Relationships can be tricky. Consider that in the animal kingdom for instance, symbiotic relationships can be of mutual benefit, allow one species to benefit while the other is neither helped nor harmed or be one where one animal takes advantage of the other. Human relationships can be similar.
We bring this up because bankers and directors sometimes ask us to define a good management/board partnership and to point out exactly where the line is between the responsibilities of management and that of the board. This makes sense when you consider regulations indicate that while directors can delegate the day to day routine of conducting the bank's business to officers and employees, they cannot delegate their responsibility for unsound policies or practices. That ultimately puts the directors on the hook, so frequent questions of all sorts happen all the time. This responsibility is especially on the minds of directors given the litany of lawsuits that flew during the credit crisis and direct regulatory pressure to get more involved in understanding what risks their bank might be taking.
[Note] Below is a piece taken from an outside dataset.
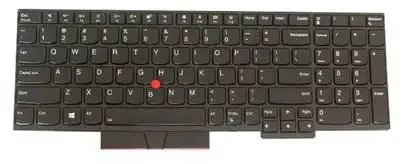 Klawiatura Lenovo NMCHYKB-BLBKDE 1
From a regulatory viewpoint, regulators expect directors to do a few key things in particular to effectively discharge their duties. These include: 1) selecting competent executive officers; 2) effectively supervise the affairs of the bank (using reasonable business judgment and devoting sufficient time to be informed); 3) adopt and follow sound policies and objectives (CEO needs a clear framework to operate); 4) avoid self serving practices (must make decisions that are impartial and ensure any loans are at arm's length as to terms, etc.); 5) avoid conflicts of interest (must fully disclose any conflicts and abstain from voting); 6) stay informed as to the bank's condition and management policies (encouragement to employ outside auditors to assist as needed); 7) follow all banking laws and regulations; 8) ensure the bank maintains reasonable capital levels; and 9) ensure services are conducive to well balanced economic growth in the community.
No matter what punch list your bank works from at each meeting, suffice it to say directors are likely more involved following the crisis. Passive participation is out and involvement is in, so management these days should expect to take more time during meetings to explain issues, solicit input and resolve potential conflicts as they arise. It is the role of the board to challenge management, question strategy, ask probing questions and think like an owner. As long as the process is conducted in a professional manner and everyone works to understand the issues at hand, this should be a healthy and valuable exchange of information between management and the board.
At its most basic level, the balance between directors and management is pretty straightforward. When working correctly, the board's role is to strive to understand, offer guidance, develop strategy and monitor risk. The role of management at a high level is to provide information requested by the board or that would help improve understanding, plus handle the strategic execution and the day to day affairs of the bank.
Finally, all good CEOs also share some common traits. These include but are not limited to: continually striving to keep the board fully informed of critical issues; being collaborative in the way they work; doing their best to share actionable information and asking directors for help when needed.
The interactions between management and the board can be tricky but mutual respect can go a long way toward building the underlying trust necessary to be effective. Nothing is perfect, some meetings are better than others, sometimes people aren't as prepared as they should be and sometimes things just happen. Our advice is to keep the communication channels open as you focus on a mutually beneficial approach to help build a strong partnership between management and the board.